Hmm, judge for yourself. But wait, there’s more:
According to our house’s caretaker John – who also works as a cook in the town of Panjim (15km south of Calangute beach) – there was an masked attack on lawyer Aire Rodrigues mid-October. Four or five masked men stormed into a nearby restaurant where Rodrigues was dining with a friend, attacked him and he fled into a washroom. They attempted to chop off his hand, but got ahold of a few fingers instead, which they cut off.
In protest against the attack on the lawyer and the corruption it represents, the entire state of Goa shut down and went on strike October 28. Add this recent case to the much-publicized rape and murder of Brit Scarlett Keeling in Ajuna Beach in February of this year (and whose organs* are only now being returned to her mother), and you can tell Goa is very angry. It loves and looks after its tourists, but this kind of mistreatment shames the community.
* “…pieces of both lungs, pieces of liver and half of uterus…”
3. Not everyone is crazy for Adiga’s The White Tiger
Critic Amitava Kumar originates from the same Indian state that author Aravind Adiga bases his Booker Prize-winning novel, The White Tiger. Kumar lives and teaches in the U.S. now, and in the Sunday November 2, 2008 “Literary Review” section of The Hindu (sorry, no direct link to the review is online), she relates how – though initially thrilled to have the opportunity to read and review a book that is purported to be a portrait of the “real” India – she found it “curiously inauthentic.”

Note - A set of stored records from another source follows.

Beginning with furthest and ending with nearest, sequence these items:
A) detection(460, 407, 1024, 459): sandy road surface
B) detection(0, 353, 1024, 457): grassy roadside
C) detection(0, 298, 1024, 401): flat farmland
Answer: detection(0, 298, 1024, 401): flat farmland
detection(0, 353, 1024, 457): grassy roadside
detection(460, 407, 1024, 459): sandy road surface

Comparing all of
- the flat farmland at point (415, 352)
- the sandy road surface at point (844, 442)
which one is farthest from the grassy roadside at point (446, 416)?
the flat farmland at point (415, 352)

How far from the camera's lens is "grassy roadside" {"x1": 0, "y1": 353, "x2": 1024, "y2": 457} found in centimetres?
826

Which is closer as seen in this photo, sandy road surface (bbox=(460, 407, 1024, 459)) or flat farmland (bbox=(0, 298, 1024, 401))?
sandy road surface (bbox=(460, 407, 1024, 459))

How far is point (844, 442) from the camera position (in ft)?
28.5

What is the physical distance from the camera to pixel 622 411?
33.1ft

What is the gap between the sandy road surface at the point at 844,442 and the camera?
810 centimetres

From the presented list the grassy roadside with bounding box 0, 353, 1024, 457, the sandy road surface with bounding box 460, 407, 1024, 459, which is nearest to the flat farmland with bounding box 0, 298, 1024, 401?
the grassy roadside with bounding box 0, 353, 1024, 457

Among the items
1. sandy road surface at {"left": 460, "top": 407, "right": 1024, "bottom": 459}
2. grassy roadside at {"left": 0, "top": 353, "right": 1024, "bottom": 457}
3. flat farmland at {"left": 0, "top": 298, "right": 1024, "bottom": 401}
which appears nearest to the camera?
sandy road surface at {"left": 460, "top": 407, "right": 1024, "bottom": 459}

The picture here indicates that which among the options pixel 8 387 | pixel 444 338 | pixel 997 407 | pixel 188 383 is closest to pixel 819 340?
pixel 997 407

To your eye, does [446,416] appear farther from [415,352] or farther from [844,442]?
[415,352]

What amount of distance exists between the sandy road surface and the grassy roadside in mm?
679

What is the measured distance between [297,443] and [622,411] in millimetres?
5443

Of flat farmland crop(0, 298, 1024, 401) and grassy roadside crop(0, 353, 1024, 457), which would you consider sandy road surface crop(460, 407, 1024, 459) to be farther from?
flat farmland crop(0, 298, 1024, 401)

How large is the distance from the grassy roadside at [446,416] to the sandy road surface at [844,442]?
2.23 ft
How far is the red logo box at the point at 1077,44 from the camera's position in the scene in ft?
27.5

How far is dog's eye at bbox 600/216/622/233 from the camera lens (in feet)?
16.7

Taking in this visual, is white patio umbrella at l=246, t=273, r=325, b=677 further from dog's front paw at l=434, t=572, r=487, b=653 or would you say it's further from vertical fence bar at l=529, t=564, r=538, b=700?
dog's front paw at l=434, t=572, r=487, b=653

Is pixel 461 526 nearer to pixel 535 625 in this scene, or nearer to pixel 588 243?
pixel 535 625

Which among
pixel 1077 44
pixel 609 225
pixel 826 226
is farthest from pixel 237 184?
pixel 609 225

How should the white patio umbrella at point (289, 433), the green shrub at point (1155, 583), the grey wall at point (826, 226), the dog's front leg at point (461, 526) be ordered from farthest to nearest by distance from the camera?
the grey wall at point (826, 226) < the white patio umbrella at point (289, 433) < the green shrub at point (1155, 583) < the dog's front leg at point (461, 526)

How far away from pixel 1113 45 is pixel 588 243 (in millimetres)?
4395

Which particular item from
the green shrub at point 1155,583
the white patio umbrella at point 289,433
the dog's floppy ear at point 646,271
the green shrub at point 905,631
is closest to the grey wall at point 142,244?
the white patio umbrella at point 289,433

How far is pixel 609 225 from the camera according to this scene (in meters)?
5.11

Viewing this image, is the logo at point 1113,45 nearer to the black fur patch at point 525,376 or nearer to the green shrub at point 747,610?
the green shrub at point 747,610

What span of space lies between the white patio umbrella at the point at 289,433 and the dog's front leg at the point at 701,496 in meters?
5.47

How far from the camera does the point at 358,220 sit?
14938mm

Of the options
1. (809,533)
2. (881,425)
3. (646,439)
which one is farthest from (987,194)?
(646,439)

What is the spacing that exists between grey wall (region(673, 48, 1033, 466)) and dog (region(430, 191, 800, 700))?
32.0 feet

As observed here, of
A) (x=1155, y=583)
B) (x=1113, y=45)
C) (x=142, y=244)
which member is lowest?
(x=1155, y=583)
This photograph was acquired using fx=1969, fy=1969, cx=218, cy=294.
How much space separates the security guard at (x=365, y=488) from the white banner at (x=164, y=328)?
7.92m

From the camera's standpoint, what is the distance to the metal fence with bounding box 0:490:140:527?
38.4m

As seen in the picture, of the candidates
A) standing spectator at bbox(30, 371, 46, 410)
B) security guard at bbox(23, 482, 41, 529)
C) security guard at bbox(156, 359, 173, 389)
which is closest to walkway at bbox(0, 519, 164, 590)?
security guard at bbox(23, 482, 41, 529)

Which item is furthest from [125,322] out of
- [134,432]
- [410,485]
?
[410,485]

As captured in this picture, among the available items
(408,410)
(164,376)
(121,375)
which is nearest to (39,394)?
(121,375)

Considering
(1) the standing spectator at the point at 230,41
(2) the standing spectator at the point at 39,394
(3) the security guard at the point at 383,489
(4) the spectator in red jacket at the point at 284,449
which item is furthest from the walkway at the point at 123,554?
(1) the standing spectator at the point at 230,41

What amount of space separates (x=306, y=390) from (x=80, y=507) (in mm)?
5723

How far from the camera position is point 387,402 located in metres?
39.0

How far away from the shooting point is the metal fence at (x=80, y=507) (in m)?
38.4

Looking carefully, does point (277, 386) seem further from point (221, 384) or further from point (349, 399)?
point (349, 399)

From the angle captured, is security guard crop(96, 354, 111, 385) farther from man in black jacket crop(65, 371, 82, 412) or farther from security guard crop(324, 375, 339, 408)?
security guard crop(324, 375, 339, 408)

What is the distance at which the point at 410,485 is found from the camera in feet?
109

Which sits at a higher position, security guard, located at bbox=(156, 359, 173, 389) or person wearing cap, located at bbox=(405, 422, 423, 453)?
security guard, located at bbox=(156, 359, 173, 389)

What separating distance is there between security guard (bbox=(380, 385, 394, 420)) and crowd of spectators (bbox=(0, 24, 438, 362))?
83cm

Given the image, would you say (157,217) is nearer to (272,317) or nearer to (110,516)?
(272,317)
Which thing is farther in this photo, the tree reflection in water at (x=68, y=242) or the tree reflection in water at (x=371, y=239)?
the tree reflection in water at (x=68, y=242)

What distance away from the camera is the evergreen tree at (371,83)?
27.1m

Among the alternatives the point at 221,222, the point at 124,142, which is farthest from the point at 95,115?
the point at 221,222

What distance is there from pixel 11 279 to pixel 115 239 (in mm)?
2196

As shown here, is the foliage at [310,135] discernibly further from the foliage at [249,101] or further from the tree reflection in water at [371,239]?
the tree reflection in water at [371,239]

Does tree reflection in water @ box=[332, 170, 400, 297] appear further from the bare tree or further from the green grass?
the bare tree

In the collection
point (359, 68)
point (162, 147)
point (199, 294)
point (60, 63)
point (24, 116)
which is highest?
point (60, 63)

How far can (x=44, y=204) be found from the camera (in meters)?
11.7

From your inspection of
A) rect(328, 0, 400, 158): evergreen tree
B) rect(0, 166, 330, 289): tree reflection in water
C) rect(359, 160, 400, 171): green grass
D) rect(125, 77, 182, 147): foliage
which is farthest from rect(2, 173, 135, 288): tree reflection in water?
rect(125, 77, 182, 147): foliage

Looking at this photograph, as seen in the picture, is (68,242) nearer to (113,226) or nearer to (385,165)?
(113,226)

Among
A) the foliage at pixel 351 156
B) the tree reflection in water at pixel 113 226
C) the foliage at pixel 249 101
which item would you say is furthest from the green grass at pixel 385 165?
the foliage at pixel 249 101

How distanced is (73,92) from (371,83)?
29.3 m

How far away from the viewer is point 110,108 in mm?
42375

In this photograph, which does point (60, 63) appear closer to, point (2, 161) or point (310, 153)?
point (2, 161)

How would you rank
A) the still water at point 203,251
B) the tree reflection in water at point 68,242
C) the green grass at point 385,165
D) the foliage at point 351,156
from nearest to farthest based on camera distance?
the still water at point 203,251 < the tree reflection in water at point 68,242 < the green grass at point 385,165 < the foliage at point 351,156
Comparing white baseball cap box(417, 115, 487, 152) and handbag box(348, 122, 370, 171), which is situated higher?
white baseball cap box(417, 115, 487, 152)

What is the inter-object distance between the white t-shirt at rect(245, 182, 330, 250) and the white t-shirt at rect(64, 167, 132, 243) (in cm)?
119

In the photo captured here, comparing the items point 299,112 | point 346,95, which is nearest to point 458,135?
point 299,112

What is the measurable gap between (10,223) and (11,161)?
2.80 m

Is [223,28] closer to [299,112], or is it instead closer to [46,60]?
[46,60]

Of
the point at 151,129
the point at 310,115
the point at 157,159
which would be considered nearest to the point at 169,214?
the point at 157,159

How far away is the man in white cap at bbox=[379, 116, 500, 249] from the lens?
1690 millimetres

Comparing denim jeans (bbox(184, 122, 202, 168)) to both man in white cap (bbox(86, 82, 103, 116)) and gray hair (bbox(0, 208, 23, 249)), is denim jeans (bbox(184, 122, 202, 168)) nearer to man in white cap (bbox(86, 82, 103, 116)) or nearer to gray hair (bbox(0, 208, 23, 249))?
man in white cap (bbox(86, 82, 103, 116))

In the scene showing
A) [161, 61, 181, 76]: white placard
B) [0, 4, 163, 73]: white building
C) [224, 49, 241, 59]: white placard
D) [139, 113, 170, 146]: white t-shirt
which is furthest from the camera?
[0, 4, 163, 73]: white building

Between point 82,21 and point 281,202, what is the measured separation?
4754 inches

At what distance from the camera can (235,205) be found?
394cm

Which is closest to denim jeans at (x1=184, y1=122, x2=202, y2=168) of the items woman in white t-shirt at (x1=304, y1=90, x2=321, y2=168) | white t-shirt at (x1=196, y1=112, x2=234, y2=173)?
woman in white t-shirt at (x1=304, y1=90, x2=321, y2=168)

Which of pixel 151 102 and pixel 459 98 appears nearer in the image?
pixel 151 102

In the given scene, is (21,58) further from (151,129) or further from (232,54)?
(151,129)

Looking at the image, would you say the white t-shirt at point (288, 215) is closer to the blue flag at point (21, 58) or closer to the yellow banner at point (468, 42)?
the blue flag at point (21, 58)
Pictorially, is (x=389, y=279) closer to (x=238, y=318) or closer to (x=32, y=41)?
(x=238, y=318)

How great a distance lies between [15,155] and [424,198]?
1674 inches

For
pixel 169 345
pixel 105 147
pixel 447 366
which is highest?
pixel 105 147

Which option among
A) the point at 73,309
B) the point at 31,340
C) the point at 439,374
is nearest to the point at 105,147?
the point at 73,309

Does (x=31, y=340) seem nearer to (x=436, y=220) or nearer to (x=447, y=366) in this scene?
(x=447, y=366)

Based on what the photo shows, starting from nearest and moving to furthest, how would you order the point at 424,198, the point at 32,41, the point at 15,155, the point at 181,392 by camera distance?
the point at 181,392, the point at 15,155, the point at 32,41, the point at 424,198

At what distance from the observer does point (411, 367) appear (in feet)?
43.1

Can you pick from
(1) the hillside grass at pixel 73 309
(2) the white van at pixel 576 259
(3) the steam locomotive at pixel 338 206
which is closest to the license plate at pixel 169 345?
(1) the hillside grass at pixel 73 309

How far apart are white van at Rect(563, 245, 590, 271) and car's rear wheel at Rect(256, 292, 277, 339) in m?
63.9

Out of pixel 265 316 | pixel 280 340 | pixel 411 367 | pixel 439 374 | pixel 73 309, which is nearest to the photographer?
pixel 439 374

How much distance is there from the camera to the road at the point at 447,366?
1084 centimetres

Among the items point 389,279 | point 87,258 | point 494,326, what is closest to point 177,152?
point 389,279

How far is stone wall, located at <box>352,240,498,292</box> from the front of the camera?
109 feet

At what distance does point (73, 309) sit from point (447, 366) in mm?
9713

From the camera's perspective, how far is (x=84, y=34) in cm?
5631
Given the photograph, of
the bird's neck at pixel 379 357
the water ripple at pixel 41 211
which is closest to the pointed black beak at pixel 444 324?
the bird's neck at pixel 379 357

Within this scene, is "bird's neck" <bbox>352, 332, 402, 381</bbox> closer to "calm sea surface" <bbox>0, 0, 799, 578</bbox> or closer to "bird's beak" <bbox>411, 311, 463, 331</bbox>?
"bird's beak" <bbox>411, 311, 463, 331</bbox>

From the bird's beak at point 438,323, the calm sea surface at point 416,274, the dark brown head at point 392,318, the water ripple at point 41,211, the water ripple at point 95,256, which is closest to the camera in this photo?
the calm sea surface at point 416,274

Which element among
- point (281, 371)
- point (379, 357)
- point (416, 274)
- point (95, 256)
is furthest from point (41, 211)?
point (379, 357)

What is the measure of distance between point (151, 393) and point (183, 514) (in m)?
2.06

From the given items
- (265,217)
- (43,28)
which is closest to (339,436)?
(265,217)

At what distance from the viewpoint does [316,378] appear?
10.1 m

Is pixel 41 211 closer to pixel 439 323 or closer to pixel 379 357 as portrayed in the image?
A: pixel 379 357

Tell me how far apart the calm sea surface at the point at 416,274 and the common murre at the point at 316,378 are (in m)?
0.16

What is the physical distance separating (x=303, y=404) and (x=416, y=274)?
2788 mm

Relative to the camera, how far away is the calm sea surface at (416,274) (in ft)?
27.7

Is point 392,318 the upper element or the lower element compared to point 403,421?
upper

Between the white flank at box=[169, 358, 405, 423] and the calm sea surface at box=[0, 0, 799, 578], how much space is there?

In an interesting turn on the book review, she muses on the nature of authenticity and the lengths to which writers struggle with this; then how critics could make the same charges of her and her own book Home Products. Writes Kumar in her review,
“…Authenticity does matter, but only as it serves the novel’s more traditional literary demands: that the fault lines be drawn where the internal life and the larger world meet.”
She describes the award-winning novel as a “’India for Dummies’ that proves quite adept at finding the vilest impulse in nearly evry human being it represents.”
I feel compelled to get the book now, and luckily that’s not so difficult: in Mumbai young boys hold up plastic-wrapped copies of The White Tiger at every busy intersection where traffic is gridlocked.
4. “Marriages are made in heaven (but the applications are filed here, at Sunday Times Matrimonials!)”
On a lighter note, I’ve been following the Matrimonials page in the newspapers the way I used to search out the “Men Seeking Women” personals ads in my favourite Vancouver weekly. This week’s section was a solid four pages’ worth complete with the form you fill out to run an ad. Those who’ve worked with newspapers will get a kick out of their ad rates discounts…
Social Cause discounts: 25% off the cost of an ad if you mention that Caste or Religion are not important; or if you don’t require a Dowry.
Privilege Pricing discounts: 50 to 90% off if you’re a Senior Citizen; and 30 to 90% off if you’re a Widow/Widower and/or Differently Abled.
A cousin has already teased me that she now knows the true purpose of my stay in India. Unfortunately, I fear I’m not “homely” (home-oriented), tall (many ads request tall women, for some reason) or “well-placed” enough to create a “suitable alliance.”